Why Following Jesus Means True Welcome of LGBTQ
By Jay Pritchard
I firmly believe that in order to truly follow the Gospel of Jesus, we must open our arms to everyone and if they acknowledge that Jesus is Lord then they shall be granted all rights, privileges and burdens that every other member of our church enjoys.
My story with this topic and my church begins four years ago. I had just finished a nationwide tour with The Salvation Army, talking with Officers (Methodist Ministers) and staff about how to reconcile their traditional view of marriage with their progressive theology of service – serving 30 million people a year without discrimination including those in the LGBTQ community. Although I didn’t discuss their theology, I was able (and continue) to give them guidance on how to better communicate and love people in the LGBTQ community.
This experience led me to dig deep and read every bit of literature that I could find. I particularly needed guidance in what the Bible said about “homosexuality.” Of all the literature I read, some of which contained the most amazing personal journeys, a small pamphlet given to me by a senior Salvation Army Officer written by a neighboring church gave me the answers I was searching for. It dissected each passage that mentioned “homosexuality” and I learned that the word “homosexuality” appear in the Bible until 1946.
Afterwards, I attended my first Deacon Nominating Committee meeting. As the files of nominations were being passed around, we were given instructions to disregard a person because he was gay.
Me: “I don’t understand. We have to disregard him because he is gay?”
Person: “Well it isn’t so much that he is gay, but it’s because he is practicing.”
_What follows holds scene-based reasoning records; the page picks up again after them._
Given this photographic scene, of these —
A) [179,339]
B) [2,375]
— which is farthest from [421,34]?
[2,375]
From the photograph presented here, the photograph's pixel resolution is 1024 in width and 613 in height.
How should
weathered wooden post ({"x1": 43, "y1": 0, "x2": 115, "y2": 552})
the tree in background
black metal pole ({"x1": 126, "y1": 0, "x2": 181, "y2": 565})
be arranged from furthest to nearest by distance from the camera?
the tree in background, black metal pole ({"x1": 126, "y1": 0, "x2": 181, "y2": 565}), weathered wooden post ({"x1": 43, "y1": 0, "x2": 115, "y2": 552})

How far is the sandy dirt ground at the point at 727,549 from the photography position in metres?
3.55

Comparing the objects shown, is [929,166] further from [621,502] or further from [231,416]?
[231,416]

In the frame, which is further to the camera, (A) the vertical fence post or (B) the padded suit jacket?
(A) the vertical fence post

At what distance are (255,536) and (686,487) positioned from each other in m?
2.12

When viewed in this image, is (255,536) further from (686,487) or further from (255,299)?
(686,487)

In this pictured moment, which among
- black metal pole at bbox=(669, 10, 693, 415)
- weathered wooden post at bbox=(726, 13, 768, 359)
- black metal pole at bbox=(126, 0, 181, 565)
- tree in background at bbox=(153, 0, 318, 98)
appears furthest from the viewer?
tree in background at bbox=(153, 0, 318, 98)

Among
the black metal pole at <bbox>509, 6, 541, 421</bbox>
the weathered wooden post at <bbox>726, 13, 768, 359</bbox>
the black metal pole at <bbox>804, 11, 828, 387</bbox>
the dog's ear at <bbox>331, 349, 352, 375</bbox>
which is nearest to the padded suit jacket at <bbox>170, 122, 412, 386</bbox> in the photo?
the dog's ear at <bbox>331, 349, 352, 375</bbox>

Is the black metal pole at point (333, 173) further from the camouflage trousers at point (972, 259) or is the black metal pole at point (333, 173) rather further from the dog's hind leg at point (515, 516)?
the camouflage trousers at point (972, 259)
Me: “My friend Dave was nominated and confirmed as a Deacon last year while he was dating his now fiancé. Did anyone ask if he was practicing?”
Here in lies the crux of the situation. We are all able to overlook certain Biblical sins because we understand them – gluttony, adultery, premarital sex, etc. But when its something that we “don’t understand” or deem to be “vile” or “inhuman” our opinions become more important than love. Is that really the church we want to be?
The Church has long persecuted the LGBTQ community. We have shunned them, told them to leave, told them that they have mental problems, tried to pray the gay away, etc. Yet they persevere and get stronger as a community. How could this be? Is a radical “gay agenda” suddenly sweeping the nation? No. It is simply following the historical narrative of persecuted people that we have seen in the United States time and time again. Women, black people and even the disabled have been through the same journey. Ask yourself. Why are there two First Baptist Churches in Macon, Georgia? Exactly.
I can give you example after example of LGBTQ kids and adults being turned away from the Church and turning to alcohol, drugs and suicide. If you don’t know a gay person, go meet one. Talk to them about their journey. Then go meet another one. Talk to them about their journey. What you will find is that there’s a common thread in all of their stories. At a point in their lives they were told they are sick, not welcome, not good enough, etc. One gay coworker told me the other day “I’ve never been hated because I was born with blue eyes.”
To make the point that a church is welcoming to LGBTQ people is not enough. To attend and join our church only to be told that you should not aspire to be a leader in the Church is segregation to the core. Do we call sinners to be Deacons and Ministers? Of course. Do we allow sinners to sing in the choir and teach Sunday school? Yes. Do sinners chaperone our youth on mission trips and at summer camp? You betcha.
We have always been a church made up of people that go our own way. Do we all agree on everything? No. Should we? No. Do we pick up our ball and go home if we don’t get “our” way? I would hope not.
Be that as it may, I understand that people have left and will leave over this single issue. Some friends in my Sunday School are in the process of leaving. My son may lose his best friend of 5 years (he is almost 7) which truly hurts me most of all. But as hard as that may be, I will tell my children that their parents and their friends want to make sure that no matter where they live or who they love they will always have a home church that will welcome them and their friends with the open arms of Jesus Christ Our Savior.
Jay Pritchard is a Public Affairs professional based in Dallas where he and his wife, Katy and their two kids, Link and Reese, are members of Wilshire Baptist Church, a member of the Cooperative Baptist Fellowship.